Washington, D.C. – With 13.3 percent of recent veterans of the wars in Iraq and Afghanistan unemployed across New York State as of June 2011, according to the Bureau of Labor Statistics (BLS), U.S. Senator Kirsten Gillibrand, a member of the Senate Armed Services Committee, is making a new push to pass the Hiring Heroes Act of 2011, legislation that would equip all returning U.S. troops with critical job-skills training and ensure more job opportunities for veterans.
The legislation seeks to help create new jobs for returning veterans through increased job training, personal employment assessments and changing federal hiring practices. The legislation would equip all returning U.S. troops with critical job-skills training through the government’s Transition Assistance Program (TAP), which provides job-search techniques and resume and interviewing workshops.
“Too many of our troops who risked their lives protecting our country return home to an alarming rate of joblessness,” Senator Gillibrand said. “We must combat this growing crisis and leverage our talented pool of veterans by providing them with a pathway toward economic success. When our brave men and women return, we need to ensure they are equipped with valuable job skills and open doors to employment opportunities.”
Based on BLS data, an estimate of more than 8,000 recent veterans of Iraq and Afghanistan are unemployed across New York State as of June 2011.
• In the Hudson Valley, an estimate of nearly 1,000 recent veterans of Iraq and Afghanistan are unemployed.

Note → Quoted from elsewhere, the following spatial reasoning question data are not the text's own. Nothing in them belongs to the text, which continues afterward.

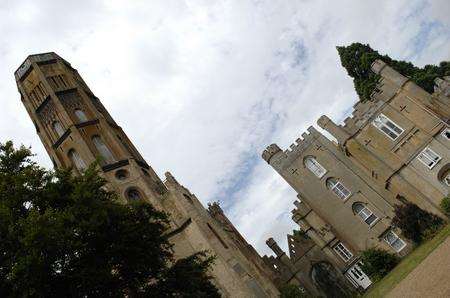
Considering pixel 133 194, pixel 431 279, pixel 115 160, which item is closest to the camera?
pixel 431 279

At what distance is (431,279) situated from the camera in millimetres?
→ 15898

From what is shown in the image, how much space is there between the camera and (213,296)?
18016 millimetres

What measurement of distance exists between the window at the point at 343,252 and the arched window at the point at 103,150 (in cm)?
2065

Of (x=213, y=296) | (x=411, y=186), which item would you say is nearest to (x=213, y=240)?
(x=213, y=296)

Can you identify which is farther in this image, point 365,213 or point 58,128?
point 58,128

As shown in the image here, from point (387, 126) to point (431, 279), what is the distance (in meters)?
22.2

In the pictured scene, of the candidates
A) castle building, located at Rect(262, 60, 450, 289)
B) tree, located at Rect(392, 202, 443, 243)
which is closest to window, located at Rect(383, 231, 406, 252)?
castle building, located at Rect(262, 60, 450, 289)

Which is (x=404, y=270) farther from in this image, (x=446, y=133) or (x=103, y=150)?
(x=103, y=150)

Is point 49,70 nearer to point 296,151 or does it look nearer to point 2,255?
point 296,151

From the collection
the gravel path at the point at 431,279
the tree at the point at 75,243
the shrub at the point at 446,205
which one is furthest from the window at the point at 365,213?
the tree at the point at 75,243

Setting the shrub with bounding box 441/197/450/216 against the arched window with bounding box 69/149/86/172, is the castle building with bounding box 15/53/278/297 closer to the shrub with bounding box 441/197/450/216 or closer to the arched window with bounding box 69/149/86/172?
the arched window with bounding box 69/149/86/172

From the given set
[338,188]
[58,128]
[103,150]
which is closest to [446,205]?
[338,188]

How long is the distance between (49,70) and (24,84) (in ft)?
9.47

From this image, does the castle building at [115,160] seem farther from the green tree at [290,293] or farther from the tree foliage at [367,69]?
the tree foliage at [367,69]
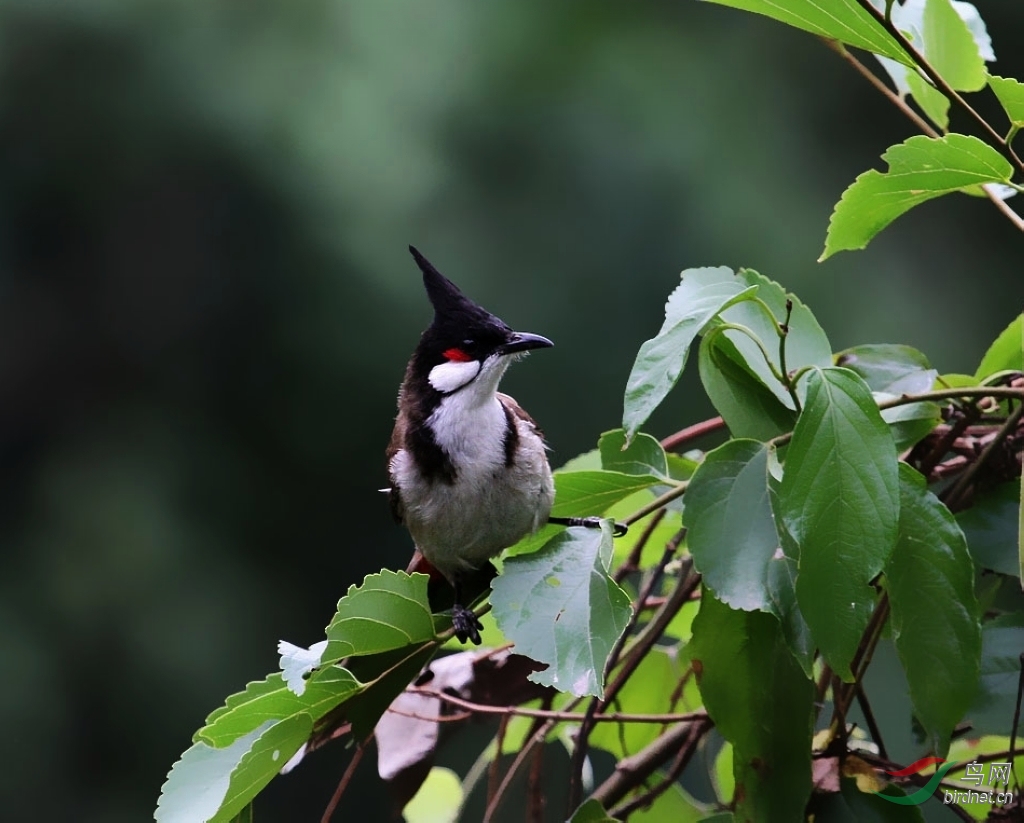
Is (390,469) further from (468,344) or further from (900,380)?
(900,380)

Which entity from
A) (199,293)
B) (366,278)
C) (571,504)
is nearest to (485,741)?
(366,278)

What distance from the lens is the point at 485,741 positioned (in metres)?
4.77

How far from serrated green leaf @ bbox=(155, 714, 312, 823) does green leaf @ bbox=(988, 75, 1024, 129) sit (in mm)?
633

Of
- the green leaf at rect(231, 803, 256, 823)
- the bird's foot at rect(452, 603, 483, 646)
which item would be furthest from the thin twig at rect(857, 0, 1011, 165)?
the green leaf at rect(231, 803, 256, 823)

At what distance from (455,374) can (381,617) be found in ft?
1.95

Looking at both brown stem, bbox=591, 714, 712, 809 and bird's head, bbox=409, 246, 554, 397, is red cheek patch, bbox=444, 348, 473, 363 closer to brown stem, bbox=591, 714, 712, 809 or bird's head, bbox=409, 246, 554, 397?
bird's head, bbox=409, 246, 554, 397

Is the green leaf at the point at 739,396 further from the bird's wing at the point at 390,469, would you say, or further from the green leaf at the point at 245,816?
the bird's wing at the point at 390,469

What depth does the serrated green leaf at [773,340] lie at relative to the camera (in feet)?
3.14

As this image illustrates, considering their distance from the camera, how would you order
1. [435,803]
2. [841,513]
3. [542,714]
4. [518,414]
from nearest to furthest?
[841,513] → [542,714] → [435,803] → [518,414]

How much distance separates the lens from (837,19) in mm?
828

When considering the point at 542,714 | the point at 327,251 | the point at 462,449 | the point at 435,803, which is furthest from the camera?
the point at 327,251

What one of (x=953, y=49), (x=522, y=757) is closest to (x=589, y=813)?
(x=522, y=757)

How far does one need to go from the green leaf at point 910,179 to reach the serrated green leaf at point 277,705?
1.52ft

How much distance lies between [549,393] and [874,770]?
387 cm
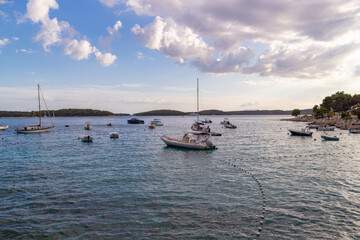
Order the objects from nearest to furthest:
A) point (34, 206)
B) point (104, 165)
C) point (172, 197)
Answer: point (34, 206)
point (172, 197)
point (104, 165)

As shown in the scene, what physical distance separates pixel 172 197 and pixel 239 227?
570 cm

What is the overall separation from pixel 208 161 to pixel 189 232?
1997 cm

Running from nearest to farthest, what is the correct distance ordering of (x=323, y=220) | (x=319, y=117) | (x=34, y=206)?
(x=323, y=220)
(x=34, y=206)
(x=319, y=117)

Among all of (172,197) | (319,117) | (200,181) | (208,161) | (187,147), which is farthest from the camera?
(319,117)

To combat the rising joblessness among young troops and provide them a roadmap to employment, Senator Gillibrand is pushing for passage of the Hiring Heroes Act of 2011, which would require all departing service members to get job training skills through the government’s Transition Assistance Program (TAP), which provides job-search techniques and resume and interviewing workshops. According to the Department of Defense, up to one-third of service members currently do not participate in the voluntary program, led by the Labor Department in partnership with the Defense Department and the Department of Veterans Affairs (VA).
Additionally, the bill would enhance the TAP program by providing each veteran with a personal assessment of their employment opportunities based on their service experience. After training, federal agencies would also be required to follow up with veterans on their job search – within six months of the training program and every three months after leaving service for the first year. This information would be used to improve the effectiveness of the TAP program and increase the quality of job training available to exiting service members.
To boost the number of jobs for returning service members, the bill would change federal hiring practices that allow soldiers to begin the federal employment process before they leave the military and encourage hiring of more service members. The bill would also create a competitive grant program for non-profits that provide mentorship and job training programs in an effort to boost job placements with private-sector companies.
And to make the transition easier for service members who already have technical skill sets, such as driving a military ambulance, agencies would also have to identify ways to eliminate barriers in moving from military employment into civilian jobs.
According to the Department of Labor, more than 20 percent of young veterans nationwide between the ages of 18 and 24 were unemployed in 2010.